Tokyo's Nikkei average rose nearly 1 percent on Tuesday to a six-month closing high, lifted by gains in tech stocks such as Nikon Corp after the US Nasdaq Composite Index snapped a six-session losing streak. Kirin Brewery Co helped lead advances after raising its stake in Philippine food and drinks firm San Miguel Corp, while retail shares such as supermarket operator Ito-Yokado Co gained on improved earnings.
The Nikkei rose 0.93 percent to finish at 11,539.99, its highest close since July 13, when it hit 11,608.62. It was the first day of trade for the week with Monday closed for a national holiday.
The broader TOPIX index ended up 1.01 percent at 1,157.30.
Taking their cue from the first rise in the Nasdaq in 2005, investors shook off wariness ahead of bellwether Intel Corp's earnings due later in the day.
Chip-related issues made some of the strongest advances, with Nikon, which m anufactures steppers for making semiconductors, rising 2.0 percent to 1,250 yen. Tokyo Electron Ltd, the world's second-largest maker of chip equipment, put on 2.2 percent to 6,170.
NEC Electronics Corp jumped 3.7 percent to 4,990 yen despite saying it expects its third-quarter operating profit to be down 94 percent from the second quarter.

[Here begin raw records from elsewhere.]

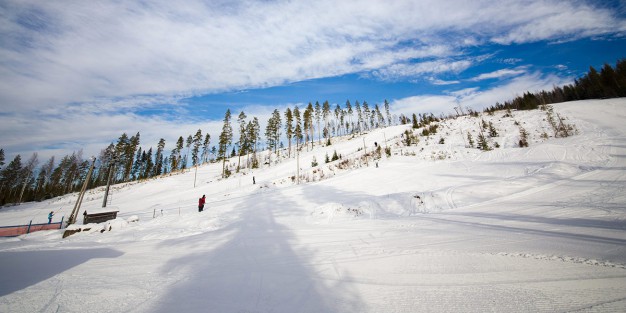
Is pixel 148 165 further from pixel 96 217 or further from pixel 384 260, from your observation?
pixel 384 260

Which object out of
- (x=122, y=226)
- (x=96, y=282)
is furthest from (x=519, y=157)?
(x=122, y=226)

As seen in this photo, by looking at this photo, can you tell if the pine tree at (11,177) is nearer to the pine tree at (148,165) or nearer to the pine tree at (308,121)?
the pine tree at (148,165)

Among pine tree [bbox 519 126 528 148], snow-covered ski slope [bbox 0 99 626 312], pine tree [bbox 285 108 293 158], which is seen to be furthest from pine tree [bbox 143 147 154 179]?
pine tree [bbox 519 126 528 148]

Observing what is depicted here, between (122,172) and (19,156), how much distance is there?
21667mm

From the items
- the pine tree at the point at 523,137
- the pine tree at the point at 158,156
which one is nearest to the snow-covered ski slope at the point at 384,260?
the pine tree at the point at 523,137

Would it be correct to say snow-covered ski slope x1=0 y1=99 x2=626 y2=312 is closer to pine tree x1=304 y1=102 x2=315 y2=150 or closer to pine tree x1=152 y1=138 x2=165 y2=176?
pine tree x1=304 y1=102 x2=315 y2=150

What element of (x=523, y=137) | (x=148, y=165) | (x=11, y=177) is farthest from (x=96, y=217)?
(x=11, y=177)

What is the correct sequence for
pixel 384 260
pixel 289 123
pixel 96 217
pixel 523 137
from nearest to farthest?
pixel 384 260, pixel 96 217, pixel 523 137, pixel 289 123

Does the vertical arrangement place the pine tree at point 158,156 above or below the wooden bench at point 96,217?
above

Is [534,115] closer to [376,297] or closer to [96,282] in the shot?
[376,297]

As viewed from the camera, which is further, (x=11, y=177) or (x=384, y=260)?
(x=11, y=177)

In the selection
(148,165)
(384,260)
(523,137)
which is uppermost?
(148,165)

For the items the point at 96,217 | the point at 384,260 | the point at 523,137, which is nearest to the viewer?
the point at 384,260

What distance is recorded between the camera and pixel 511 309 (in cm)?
230
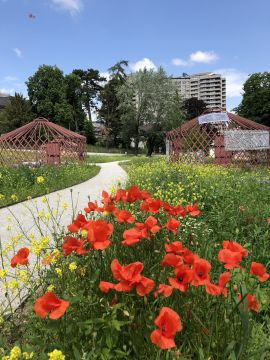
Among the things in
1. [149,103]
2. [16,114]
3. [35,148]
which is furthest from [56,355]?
[16,114]

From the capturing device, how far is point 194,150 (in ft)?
Answer: 56.1

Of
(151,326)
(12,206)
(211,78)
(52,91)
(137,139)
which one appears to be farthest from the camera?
(211,78)

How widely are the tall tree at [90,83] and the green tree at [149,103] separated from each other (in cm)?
2116

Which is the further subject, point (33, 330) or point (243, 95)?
point (243, 95)

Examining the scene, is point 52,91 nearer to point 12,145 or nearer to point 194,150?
point 12,145

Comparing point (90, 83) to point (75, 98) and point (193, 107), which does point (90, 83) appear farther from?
point (193, 107)

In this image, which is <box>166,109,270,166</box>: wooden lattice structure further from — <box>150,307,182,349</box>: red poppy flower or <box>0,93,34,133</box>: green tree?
<box>0,93,34,133</box>: green tree

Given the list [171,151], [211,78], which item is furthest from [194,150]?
[211,78]

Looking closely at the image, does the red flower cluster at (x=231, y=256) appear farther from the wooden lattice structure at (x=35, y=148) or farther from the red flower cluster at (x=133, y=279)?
the wooden lattice structure at (x=35, y=148)

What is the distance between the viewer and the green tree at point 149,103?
35625mm

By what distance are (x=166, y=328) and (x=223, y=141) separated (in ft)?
50.8

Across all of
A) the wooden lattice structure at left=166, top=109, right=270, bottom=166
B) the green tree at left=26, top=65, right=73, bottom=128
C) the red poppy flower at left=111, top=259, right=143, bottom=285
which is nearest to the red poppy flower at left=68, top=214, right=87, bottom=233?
the red poppy flower at left=111, top=259, right=143, bottom=285

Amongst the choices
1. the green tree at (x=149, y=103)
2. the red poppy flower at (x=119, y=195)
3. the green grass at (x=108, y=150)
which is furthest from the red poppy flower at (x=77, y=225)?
the green grass at (x=108, y=150)

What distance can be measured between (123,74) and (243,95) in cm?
1928
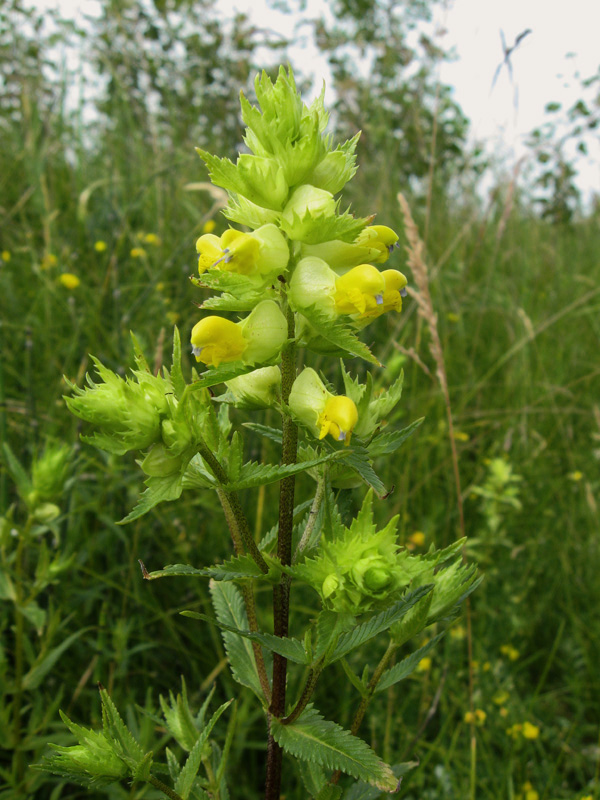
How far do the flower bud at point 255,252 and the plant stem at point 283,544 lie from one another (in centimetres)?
8

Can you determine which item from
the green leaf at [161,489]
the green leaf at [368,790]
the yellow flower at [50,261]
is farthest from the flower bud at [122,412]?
the yellow flower at [50,261]

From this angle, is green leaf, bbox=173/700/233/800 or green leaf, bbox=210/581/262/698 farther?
green leaf, bbox=210/581/262/698

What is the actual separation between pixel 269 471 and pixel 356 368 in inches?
75.6

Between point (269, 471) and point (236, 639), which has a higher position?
point (269, 471)

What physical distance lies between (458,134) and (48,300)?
3621 millimetres

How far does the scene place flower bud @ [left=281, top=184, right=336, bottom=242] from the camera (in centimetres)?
89

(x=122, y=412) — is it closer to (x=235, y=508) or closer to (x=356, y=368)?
(x=235, y=508)

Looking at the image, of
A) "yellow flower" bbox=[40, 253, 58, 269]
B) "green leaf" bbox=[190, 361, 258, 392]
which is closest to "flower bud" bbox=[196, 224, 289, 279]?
"green leaf" bbox=[190, 361, 258, 392]

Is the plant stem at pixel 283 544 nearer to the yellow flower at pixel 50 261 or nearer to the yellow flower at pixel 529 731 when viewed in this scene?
the yellow flower at pixel 529 731

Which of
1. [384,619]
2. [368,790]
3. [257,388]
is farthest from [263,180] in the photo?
[368,790]

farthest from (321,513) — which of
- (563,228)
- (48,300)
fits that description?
(563,228)

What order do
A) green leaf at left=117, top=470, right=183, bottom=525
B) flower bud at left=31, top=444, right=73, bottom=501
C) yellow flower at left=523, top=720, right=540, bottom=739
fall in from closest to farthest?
green leaf at left=117, top=470, right=183, bottom=525
flower bud at left=31, top=444, right=73, bottom=501
yellow flower at left=523, top=720, right=540, bottom=739

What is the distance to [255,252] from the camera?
0.90 m

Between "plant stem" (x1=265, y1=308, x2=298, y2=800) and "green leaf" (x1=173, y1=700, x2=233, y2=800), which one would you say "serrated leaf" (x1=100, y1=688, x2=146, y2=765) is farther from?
"plant stem" (x1=265, y1=308, x2=298, y2=800)
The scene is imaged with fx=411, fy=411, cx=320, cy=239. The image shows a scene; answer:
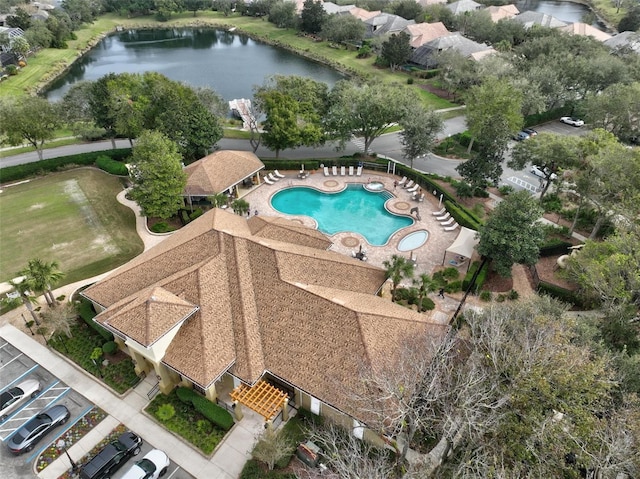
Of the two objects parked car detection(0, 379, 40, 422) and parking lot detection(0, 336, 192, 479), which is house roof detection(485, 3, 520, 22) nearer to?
parking lot detection(0, 336, 192, 479)

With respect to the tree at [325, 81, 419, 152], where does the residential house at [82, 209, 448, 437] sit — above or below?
below

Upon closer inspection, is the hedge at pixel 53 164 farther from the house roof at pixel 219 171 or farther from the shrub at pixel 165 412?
the shrub at pixel 165 412

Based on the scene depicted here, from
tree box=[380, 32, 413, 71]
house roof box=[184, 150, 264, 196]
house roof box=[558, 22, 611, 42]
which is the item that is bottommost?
house roof box=[184, 150, 264, 196]

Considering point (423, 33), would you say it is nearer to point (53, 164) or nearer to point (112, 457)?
point (53, 164)

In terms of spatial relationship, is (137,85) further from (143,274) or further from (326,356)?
(326,356)

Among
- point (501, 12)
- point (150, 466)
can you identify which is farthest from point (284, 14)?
point (150, 466)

Goldman Sachs said in a report it did not expect the company to make any more negative announcements.
Among tech stocks, market participants also noted core large-cap Sony Corp extended gains for a second session above the 4,000 level, finishing 1 percent higher at 4,060. Sony had been under pressure for the last half year due to a 287 billion yen ($2.75 billion) convertible bond issued 15 years ago and due to mature this March with a conversion price set at 3,995 yen.
Advancers outpaced decliners 1,254 to 247 and buying was broad-based with all but one of the TOPIX's 33 subsectors finding higher ground. "The view that Tokyo stocks have lagged compared to overseas markets is still at play here," said Koichi Ogawa, chief portfolio manager at Daiwa SB Investments.
Kirin, which aims to strengthen its presence in Asia and Oceania with the help of San Miguel, jumped 2.7 percent to 1,054 yen after spending $156 million to become its second-largest shareholder.
Ito-Yokado gained 1.4 percent to 4,240 yen after reporting last Friday that its net profit for the three months to November 30 jumped 51 percent, bolstered by large dividend income from its stake in Seven-Eleven Japan Co.
Seven Eleven, Japan's biggest convenience store chain, added 1.3 percent to reach 3,220 yen after its net profit rose 3.4 percent in the third quarter as new shops helped offset weak same-store sales.
Trading was active with about 1.68 billion shares changing hands on the first section, up from 1.66 billion on Friday.